● WHAT THE TASK REQUIRES:
After finding the line with "genus: Aepyceros" in the entries below, retype exactly each line from there through the line with "label granularity: sequence-level", including that final line.

+++ PROVIDED DATA

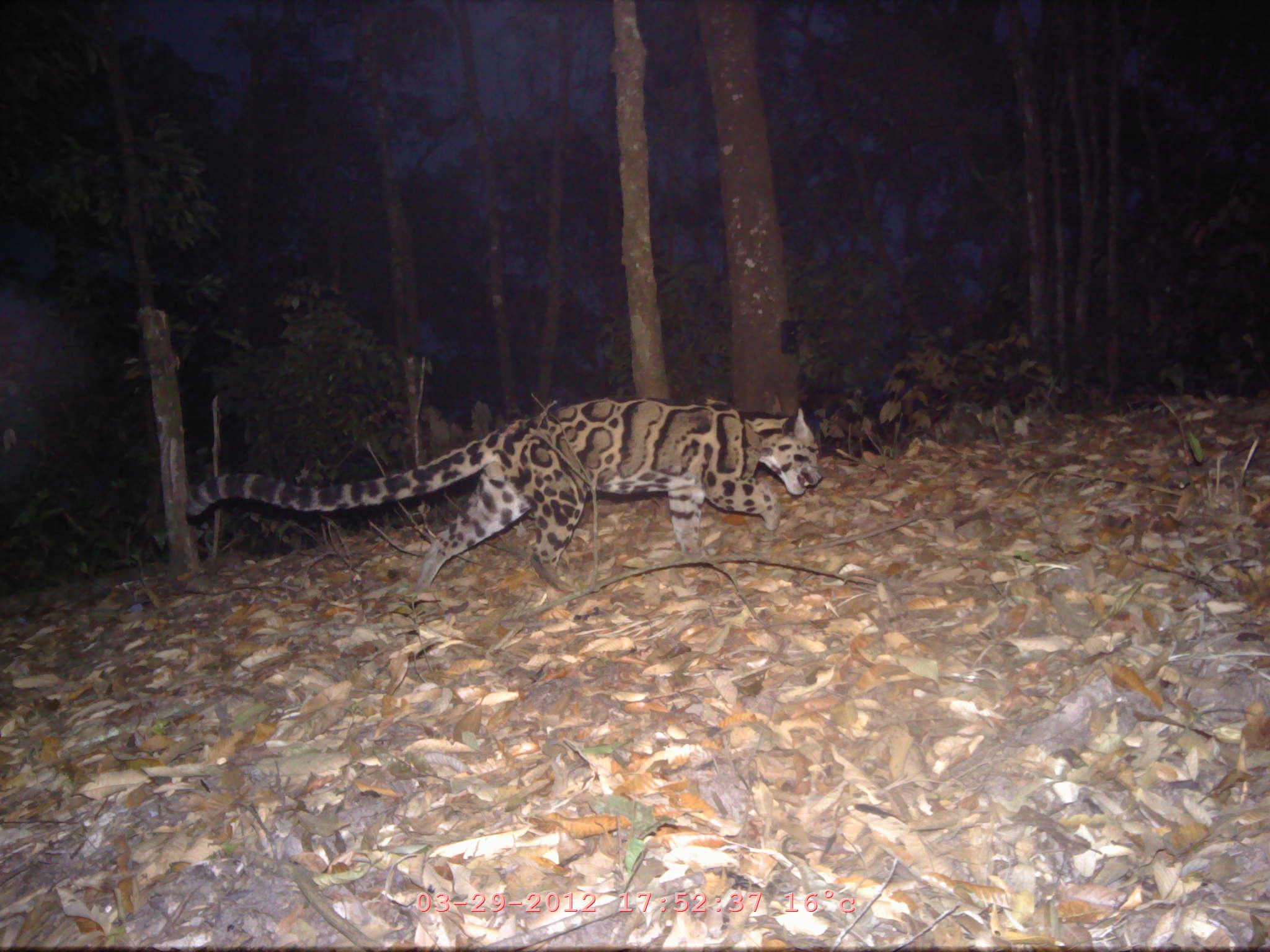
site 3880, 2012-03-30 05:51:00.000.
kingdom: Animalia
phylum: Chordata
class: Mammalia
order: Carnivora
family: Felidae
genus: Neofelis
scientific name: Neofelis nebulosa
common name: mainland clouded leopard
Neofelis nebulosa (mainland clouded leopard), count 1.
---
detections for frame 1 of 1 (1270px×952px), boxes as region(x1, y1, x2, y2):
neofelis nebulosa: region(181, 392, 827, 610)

++++++
+++ PROVIDED DATA

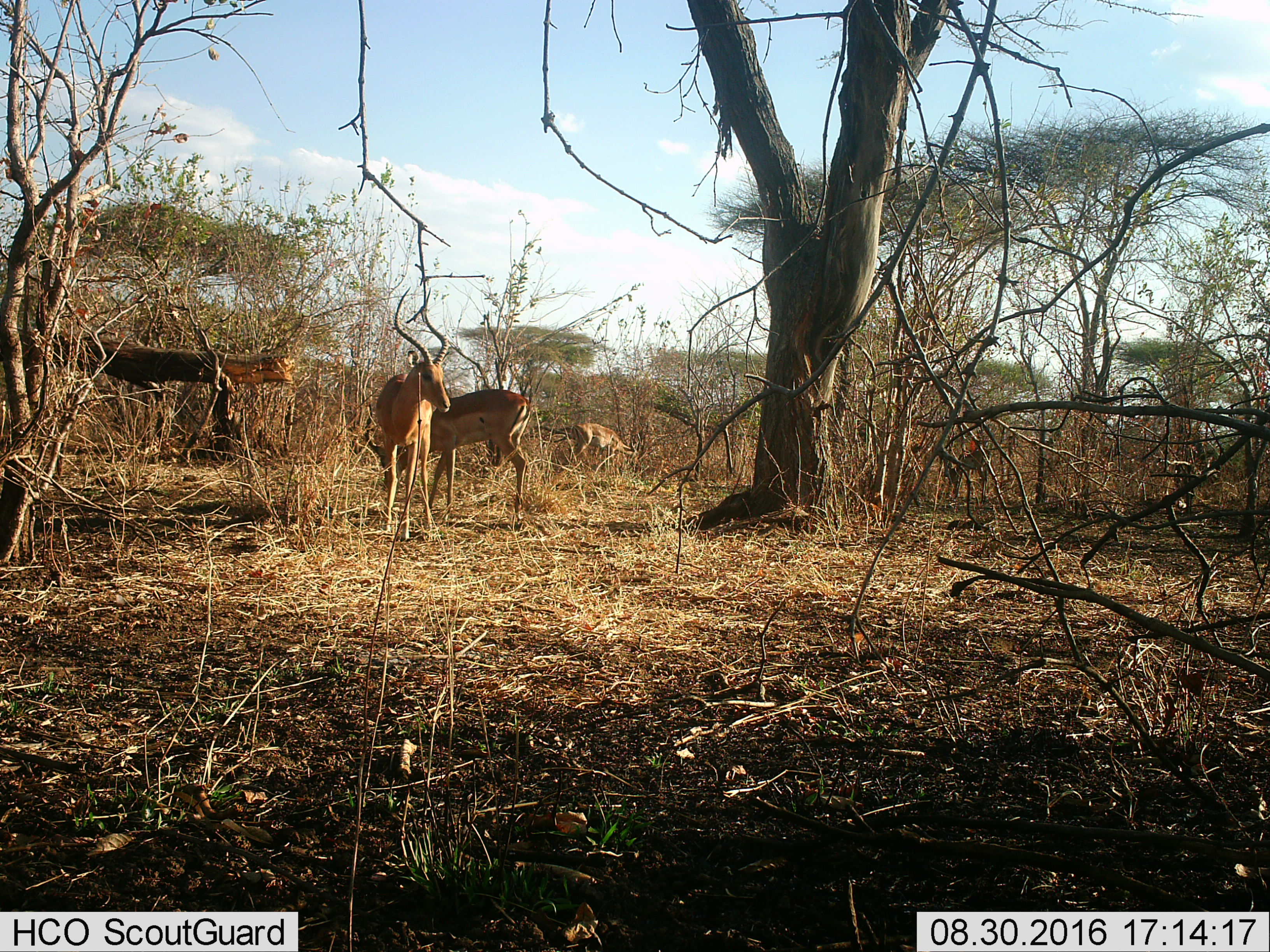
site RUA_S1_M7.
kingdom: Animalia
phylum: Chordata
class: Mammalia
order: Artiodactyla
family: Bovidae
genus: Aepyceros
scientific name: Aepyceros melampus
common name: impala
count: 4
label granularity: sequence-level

++++++
+++ PROVIDED DATA

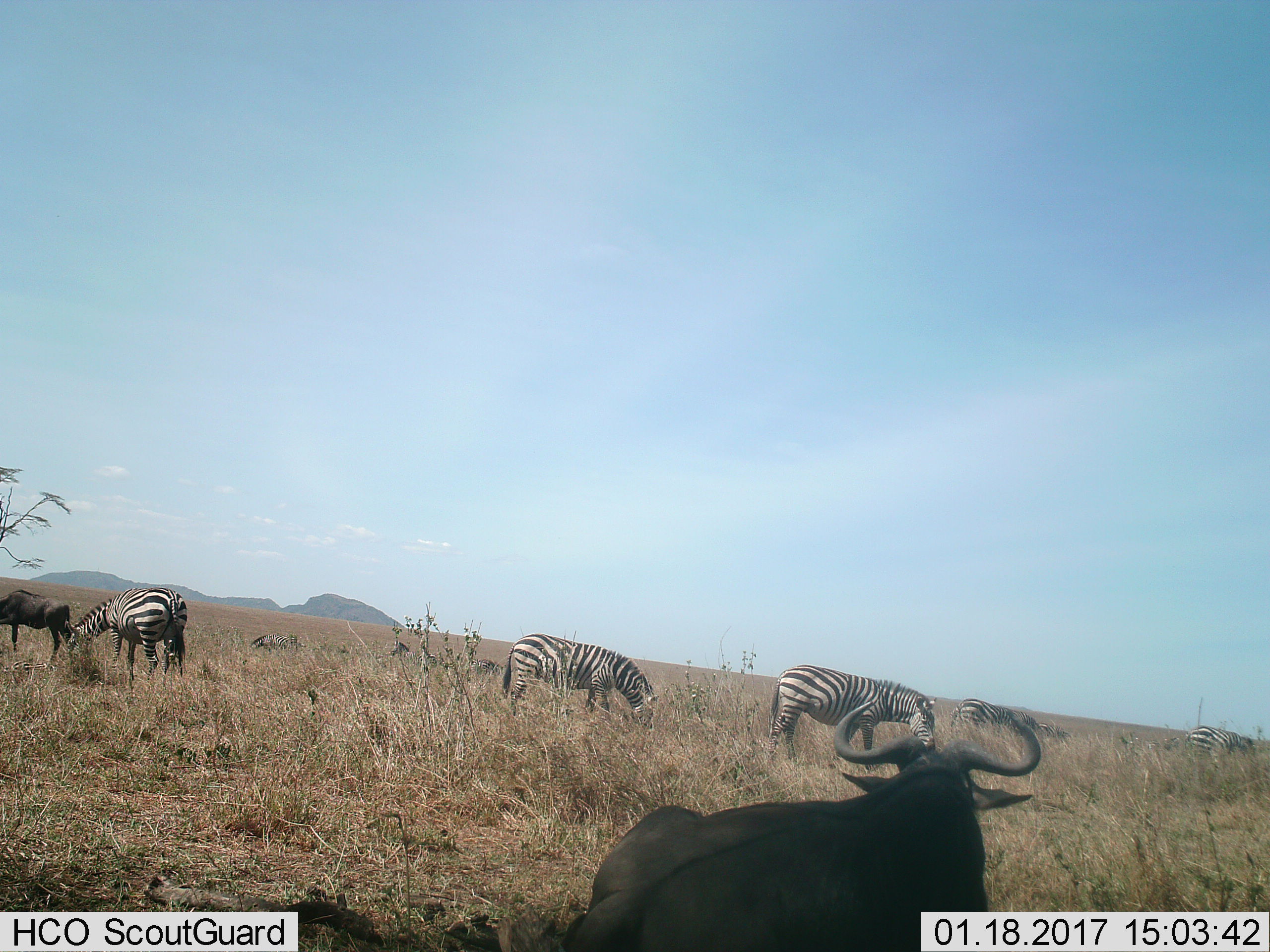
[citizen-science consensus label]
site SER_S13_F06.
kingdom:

++++++

● ANSWER SECTION:
genus: Aepyceros
scientific name: Aepyceros melampus
common name: impala
count: 4
label granularity: sequence-level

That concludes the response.